Si hay miles y miles de niños en la situación de los Rivera es porque el ICBF ha convertido en política la frase “la adopción debe ser el último recurso”, porque un documental irresponsable ha hecho creer que aquí adoptar es comprar menores, el miedo a las sanciones disciplinarias ha convertido a ciertos funcionarios en persecutores de los centros privados (a propósito: el próximo martes la emblemática Fundación Los Pisingos, que padeció a un gerente infame pero pagó ya todas sus deudas, tendría que recobrar la licencia que perdió injustamente), y la Corte Constitucional, llevándoles la contraria a la ley de infancia y adolescencia y al artículo 44 de la Constitución, sentenció en el 2011 que antes de entregarle un huérfano a la familia que lo espera debe acudirse a sus parientes hasta el sexto grado de consanguinidad: Adán y Eva.
El escritor Jorge Franco, padre adoptivo de una niña a la que llama “el regalo de mi vida”, ha estado enviándoles a quienes corresponde una carta en la que le hace frente al absurdo. Por cuenta de ese papeleo miserable, recuerda, “en solo un año las adopciones en Colombia bajaron de 2.700 a 1.400”. Y, con el propósito de corregir esa estadística que mide nuestra vocación a arruinar lo que funciona y que vuelve invisibles a estos cinco hermanos que esperan en vano, no solo invita a reconocer que la adopción es “una solución feliz al abandono de los niños”, sino que pone en evidencia que el problema de fondo es que el género de esta sociedad aún hoy es la tragedia: que la sangre sigue poniéndose por encima de todo –por encima, incluso, del derecho a una infancia– como una condena.

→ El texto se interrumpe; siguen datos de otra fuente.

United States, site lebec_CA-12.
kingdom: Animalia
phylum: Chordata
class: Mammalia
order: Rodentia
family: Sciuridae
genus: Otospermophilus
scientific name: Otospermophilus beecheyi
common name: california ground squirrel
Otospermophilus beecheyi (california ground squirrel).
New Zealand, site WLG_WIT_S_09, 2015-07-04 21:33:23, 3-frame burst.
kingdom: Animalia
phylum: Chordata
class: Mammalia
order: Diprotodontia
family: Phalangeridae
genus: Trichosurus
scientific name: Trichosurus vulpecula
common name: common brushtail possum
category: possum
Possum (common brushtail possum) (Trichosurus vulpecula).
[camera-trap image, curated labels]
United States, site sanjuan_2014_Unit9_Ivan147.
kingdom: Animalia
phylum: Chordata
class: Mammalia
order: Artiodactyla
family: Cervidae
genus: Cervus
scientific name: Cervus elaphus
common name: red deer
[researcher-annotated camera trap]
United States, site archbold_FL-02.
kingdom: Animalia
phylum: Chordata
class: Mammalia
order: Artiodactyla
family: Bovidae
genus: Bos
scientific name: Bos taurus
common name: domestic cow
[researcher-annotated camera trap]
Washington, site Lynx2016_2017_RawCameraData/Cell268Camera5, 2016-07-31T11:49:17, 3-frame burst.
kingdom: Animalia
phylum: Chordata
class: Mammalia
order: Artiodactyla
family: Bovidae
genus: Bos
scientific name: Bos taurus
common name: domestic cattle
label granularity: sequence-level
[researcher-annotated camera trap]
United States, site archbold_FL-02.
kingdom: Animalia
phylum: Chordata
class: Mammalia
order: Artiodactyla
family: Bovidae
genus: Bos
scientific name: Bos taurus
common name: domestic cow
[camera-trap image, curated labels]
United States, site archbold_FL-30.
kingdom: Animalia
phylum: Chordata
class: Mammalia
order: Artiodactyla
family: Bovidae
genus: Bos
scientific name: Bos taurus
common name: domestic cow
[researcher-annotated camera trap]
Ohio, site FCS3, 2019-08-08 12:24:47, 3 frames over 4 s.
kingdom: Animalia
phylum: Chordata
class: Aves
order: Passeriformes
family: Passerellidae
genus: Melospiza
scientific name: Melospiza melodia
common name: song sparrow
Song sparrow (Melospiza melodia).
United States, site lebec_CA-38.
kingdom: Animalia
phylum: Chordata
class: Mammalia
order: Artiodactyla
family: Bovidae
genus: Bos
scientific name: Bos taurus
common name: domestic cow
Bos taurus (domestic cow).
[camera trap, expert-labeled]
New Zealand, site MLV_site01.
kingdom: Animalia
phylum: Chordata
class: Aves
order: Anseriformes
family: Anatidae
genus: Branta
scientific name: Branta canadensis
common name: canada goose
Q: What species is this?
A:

Podría pensarse que estamos más cerca de la psicopatía que de la compasión, y que la humanidad no es algo que se tiene sino algo que se alcanza, y que estamos muy lejos de ello. Pero antes hay que seguirles preguntando a quienes corresponde, a los burócratas, los sensacionalistas y los jueces, qué se siente perder el tiempo y la vida de los otros.